== Tâches à réaliser ==
1. Traduisez en anglais la phrase suivante, tirée de l'intervention du garde des Sceaux : « L'idée est de régénérer l'institution, de lui donner un souffle nouveau. »
2. Recopiez à l'identique le passage de l'intervention du garde des Sceaux qui va de « éric Dupond-Moretti, garde » jusqu'à « pétitionnaires paraît indispensable. ».

Intervention de éric Dupond-Moretti

Réunion du mardi 8 septembre 2020 à 17h05
Commission des lois constitutionnelles, de la législation et de l'administration générale de la république

éric Dupond-Moretti, garde des Sceaux :

La question du nombre de pétitionnaires a été posée à plusieurs reprises. Nous savons qu'un seuil de 500 000 personnes paralyse le CESE. C'est pourquoi nous avons déposé un amendement qui le porte à 150 000 – c'est également le chiffre qu'a retenu le rapporteur.

Nous ne disposons que de peu d'éléments pour apprécier ce seuil. Réunir 500 000 personnes n'a pas fonctionné, mais, à l'inverse, le CESE ne doit pas être surchargé de pétitions. Il vous appartiendra de trancher. L'idée est de régénérer l'institution, de lui donner un souffle nouveau. À ce titre, l'abaissement du seuil des pétitionnaires paraît indispensable.

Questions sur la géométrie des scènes
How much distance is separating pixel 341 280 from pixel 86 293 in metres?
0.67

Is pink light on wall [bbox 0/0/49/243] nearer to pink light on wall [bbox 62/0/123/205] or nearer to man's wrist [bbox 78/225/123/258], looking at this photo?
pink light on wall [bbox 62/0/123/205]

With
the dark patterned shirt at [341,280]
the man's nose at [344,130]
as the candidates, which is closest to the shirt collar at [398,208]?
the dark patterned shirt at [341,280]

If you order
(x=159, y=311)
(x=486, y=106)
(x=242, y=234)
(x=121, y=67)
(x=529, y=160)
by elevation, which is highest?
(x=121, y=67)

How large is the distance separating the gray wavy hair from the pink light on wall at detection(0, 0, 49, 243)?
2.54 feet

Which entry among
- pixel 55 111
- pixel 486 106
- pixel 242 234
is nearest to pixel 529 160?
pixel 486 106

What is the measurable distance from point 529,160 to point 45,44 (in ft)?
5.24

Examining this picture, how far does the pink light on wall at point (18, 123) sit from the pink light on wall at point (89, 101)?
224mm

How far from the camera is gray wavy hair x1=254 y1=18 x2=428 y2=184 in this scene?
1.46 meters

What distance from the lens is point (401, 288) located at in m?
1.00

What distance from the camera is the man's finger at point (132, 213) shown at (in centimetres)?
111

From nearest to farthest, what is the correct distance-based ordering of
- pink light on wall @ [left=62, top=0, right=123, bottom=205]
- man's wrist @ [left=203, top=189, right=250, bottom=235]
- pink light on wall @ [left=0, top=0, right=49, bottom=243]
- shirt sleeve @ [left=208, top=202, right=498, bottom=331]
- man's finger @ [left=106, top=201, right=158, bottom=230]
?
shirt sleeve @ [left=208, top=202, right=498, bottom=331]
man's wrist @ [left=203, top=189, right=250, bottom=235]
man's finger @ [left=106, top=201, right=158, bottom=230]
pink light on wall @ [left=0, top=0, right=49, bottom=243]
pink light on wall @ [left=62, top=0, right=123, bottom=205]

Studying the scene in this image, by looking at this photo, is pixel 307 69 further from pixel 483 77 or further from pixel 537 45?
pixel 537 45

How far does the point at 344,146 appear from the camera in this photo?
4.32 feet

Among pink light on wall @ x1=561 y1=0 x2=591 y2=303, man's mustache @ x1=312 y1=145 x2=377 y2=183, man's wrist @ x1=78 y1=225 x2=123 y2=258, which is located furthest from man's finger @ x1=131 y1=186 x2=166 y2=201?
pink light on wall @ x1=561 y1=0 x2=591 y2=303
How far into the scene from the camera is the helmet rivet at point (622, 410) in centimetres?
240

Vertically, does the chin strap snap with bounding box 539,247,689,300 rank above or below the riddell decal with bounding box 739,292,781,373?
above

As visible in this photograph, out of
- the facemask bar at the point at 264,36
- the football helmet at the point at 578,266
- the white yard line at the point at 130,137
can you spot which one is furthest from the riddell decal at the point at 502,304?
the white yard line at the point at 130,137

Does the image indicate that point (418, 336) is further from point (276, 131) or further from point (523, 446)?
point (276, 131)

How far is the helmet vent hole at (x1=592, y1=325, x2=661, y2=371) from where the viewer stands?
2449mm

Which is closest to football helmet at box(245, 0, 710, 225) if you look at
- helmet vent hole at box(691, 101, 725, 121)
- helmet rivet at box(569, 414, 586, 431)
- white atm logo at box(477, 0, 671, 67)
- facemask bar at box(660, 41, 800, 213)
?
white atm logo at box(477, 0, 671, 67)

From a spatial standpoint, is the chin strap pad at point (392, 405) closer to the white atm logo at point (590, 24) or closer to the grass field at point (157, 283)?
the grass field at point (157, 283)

== Réponses complètes ==
1. The idea is to regenerate the institution, to give it new life.

2.
éric Dupond-Moretti, garde des Sceaux :

La question du nombre de pétitionnaires a été posée à plusieurs reprises. Nous savons qu'un seuil de 500 000 personnes paralyse le CESE. C'est pourquoi nous avons déposé un amendement qui le porte à 150 000 – c'est également le chiffre qu'a retenu le rapporteur.

Nous ne disposons que de peu d'éléments pour apprécier ce seuil. Réunir 500 000 personnes n'a pas fonctionné, mais, à l'inverse, le CESE ne doit pas être surchargé de pétitions. Il vous appartiendra de trancher. L'idée est de régénérer l'institution, de lui donner un souffle nouveau. À ce titre, l'abaissement du seuil des pétitionnaires paraît indispensable.